Meskipun ketupat brongkos menjadi kekhasan warga setempat dalam menjalani tradisi sadran, hingga saat ini tidak ada di antara mereka yang menjadikan menu tersebut sebagai makanan yang dijual-belikan.

"Ketupat brongkos disajikan setahun sekali, saat 'nyadran'," katanya.

Usai doa "Sadranan Brayat Agung Malangan", mereka dengan gembira tampak menyantap bersama ketupat brongkos. Begitu juga para tamu undangan, seperti Joko Prasetyo, Romo Krisno, Dirut Hery, dan Lurah Adhika.
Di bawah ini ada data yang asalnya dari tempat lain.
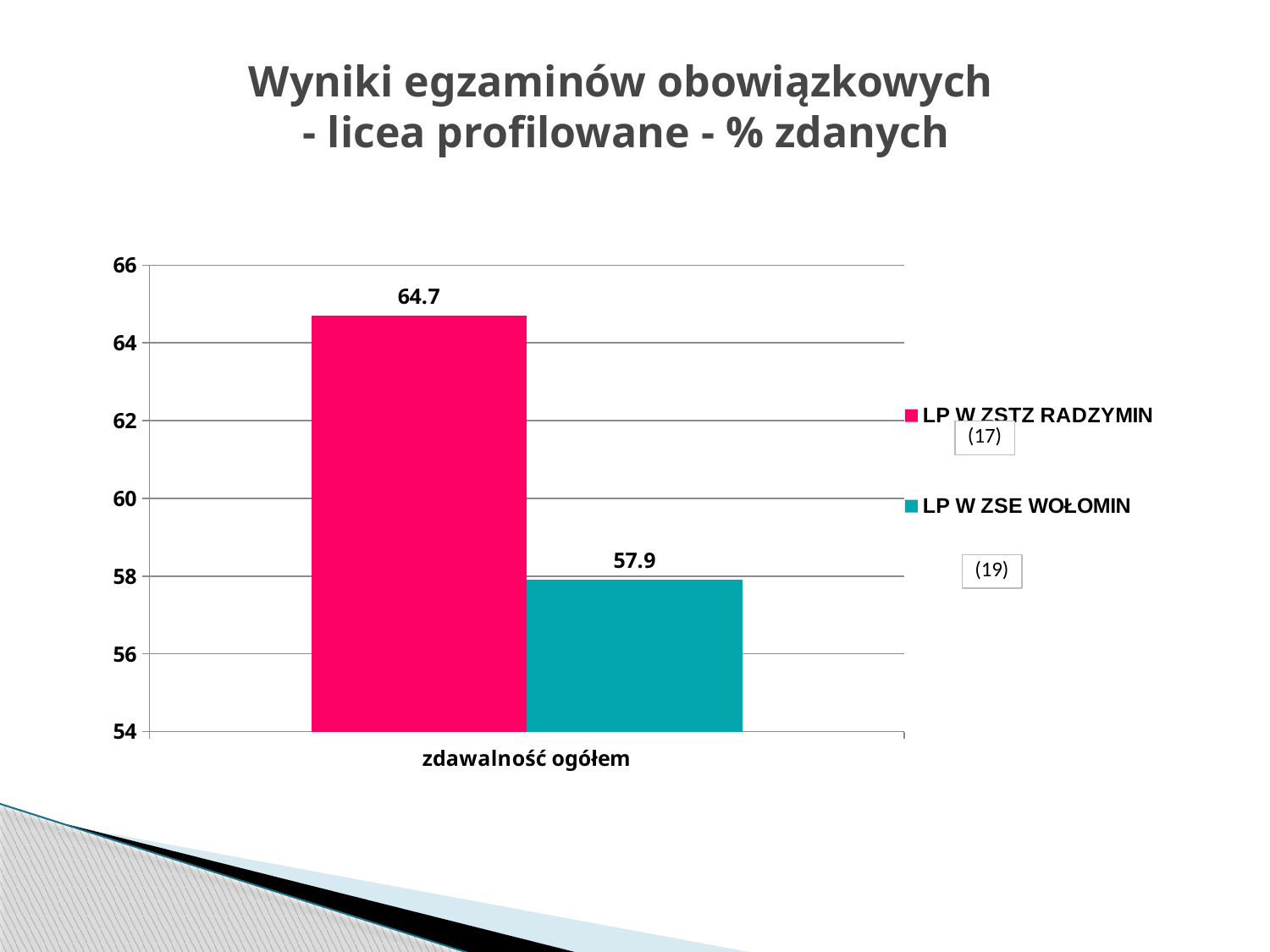
Which series has the lower value? LP W ZSE WOŁOMIN What is the value for LP W ZSE WOŁOMIN? 57.9 Is the value for LP W ZSTZ RADZYMIN larger or smaller than the value for LP W ZSE WOŁOMIN? larger Is the value for LP W ZSTZ RADZYMIN greater or less than 64? greater Is the value for LP W ZSE WOŁOMIN greater or less than 60? less Which series has the higher value? LP W ZSTZ RADZYMIN What is the value for LP W ZSTZ RADZYMIN? 64.7 How many categories are shown on the x axis? 1 What is the label of the category on the x axis? zdawalność ogółem What kind of chart is shown on the slide? bar chart How many series does the legend list? 2 What is the difference between the values for LP W ZSTZ RADZYMIN and LP W ZSE WOŁOMIN? 6.8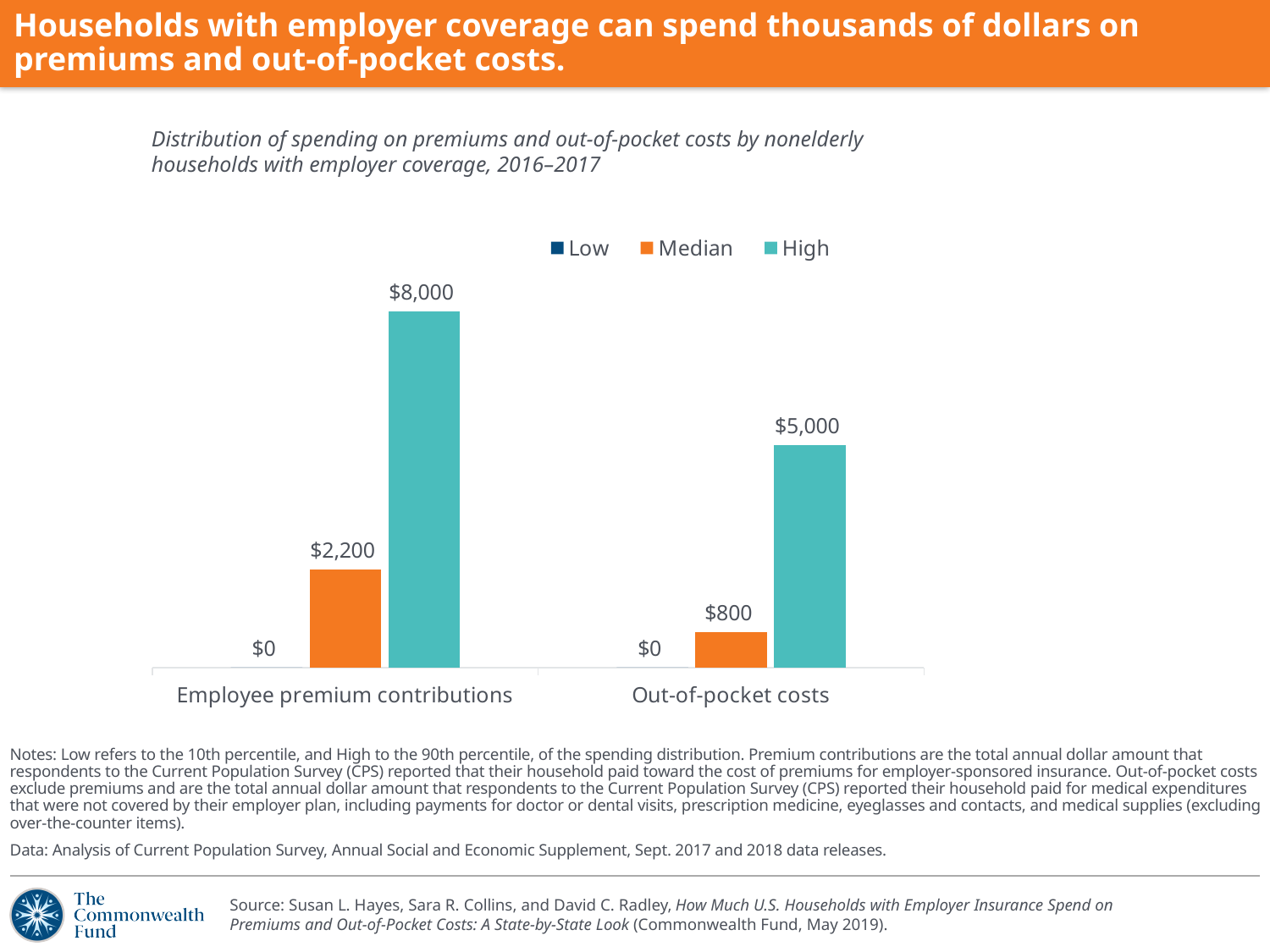
How many series does the legend list? 3 What is the difference between the Median and High values for Out-of-pocket costs? $4,200 Which category has the higher High value? Employee premium contributions What is the High value for Employee premium contributions? $8,000 What is the Low value for Out-of-pocket costs? $0 What is the Median value for Employee premium contributions? $2,200 What kind of chart is shown on the slide? bar chart What is the Median value for Out-of-pocket costs? $800 What is the difference between the High values for Employee premium contributions and Out-of-pocket costs? $3,000 Is the Median value for Employee premium contributions larger or smaller than the Median value for Out-of-pocket costs? larger Which series is shown in orange in the legend? Median How many categories are shown on the x axis? 2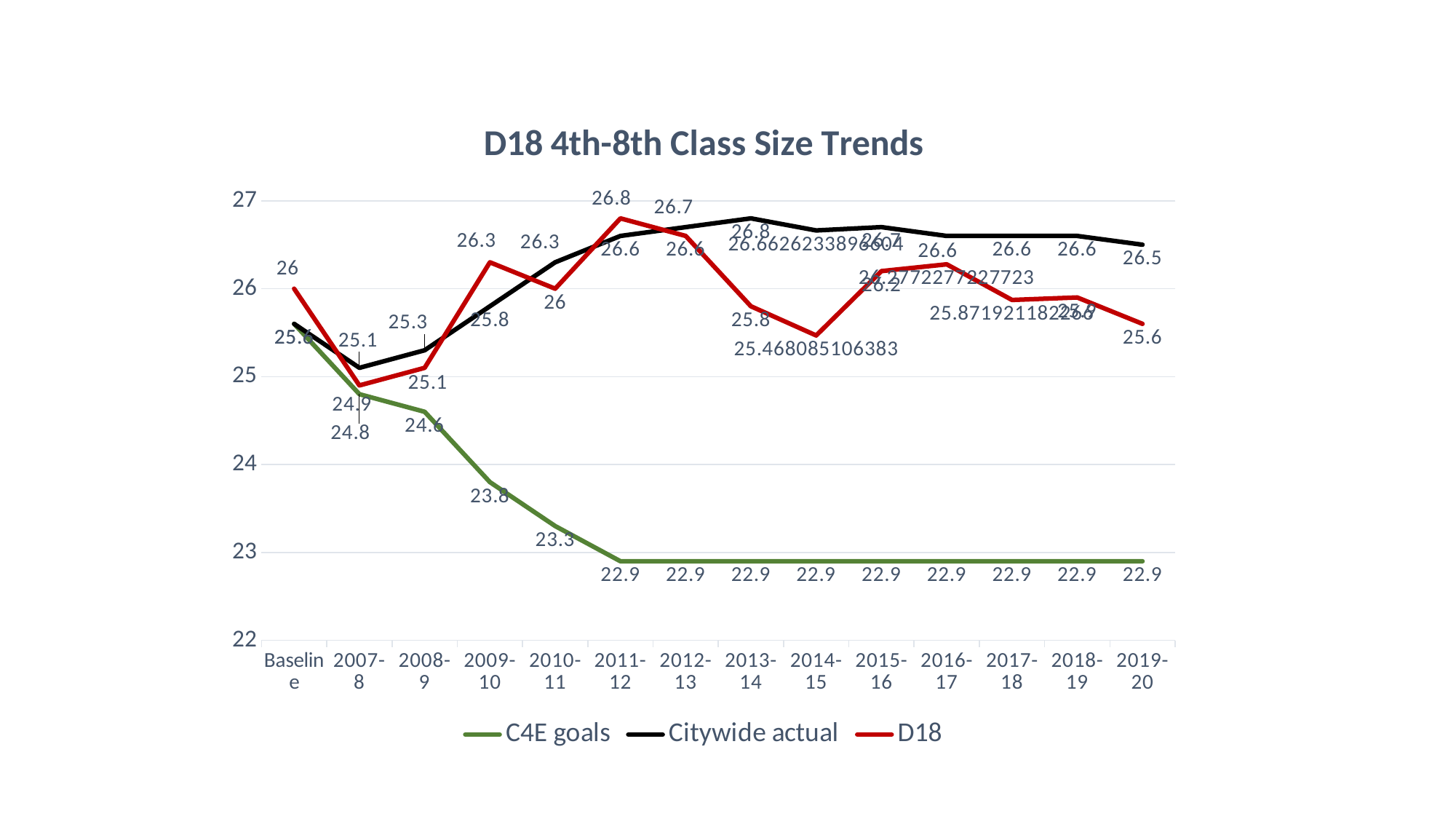
What is the C4E goals value for 2009-10? 23.8 In 2019-20, which is larger: Citywide actual or D18? Citywide actual How many series does the legend list? 3 In which year does the D18 series reach its highest value? 2011-12 Is the Citywide actual value for 2011-12 greater or less than 26? greater What is the D18 value at Baseline? 26 What is the difference between the D18 value in 2011-12 and the D18 value in 2019-20? 1.2 Do the C4E goals values rise or fall from Baseline to 2011-12? fall What is the title of the chart? D18 4th-8th Class Size Trends What is the Citywide actual value for 2019-20? 26.5 What kind of chart is shown on the slide? line chart How many categories are on the x axis? 14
Wahyono mengiring mereka yang santap bersama ketupat brongkos itu dengan lantunan tembang berbahasa Jawa beirama dolanan yang diciptakannya, "Ayo Podho Nyadran".

"'Warga masyarakat Kampung Malangan ing Kutho Magelang. Sumujud syukur tumungkul mring Gusti Pangeran. Kanthi nyunggi berkat kupat brongkos atur ambengan. Iman teteg tangguh panggih wilujeng ing agesang'," begitu satu di antara dua syair tembang yang kira-kira maksudnya, warga bersyukur kepada Tuhan dengan membawa ketupat brongkos sebagai persembahan. Warga tetap teguh beriman dan menjalani hidup rukun bersama.

Tradisi "Sadranan Brayat Agung Malangan" dengan kekhasan santap bersama ketupat brongkos menjadi penanda kehidupan bersama warga kampung yang rukun.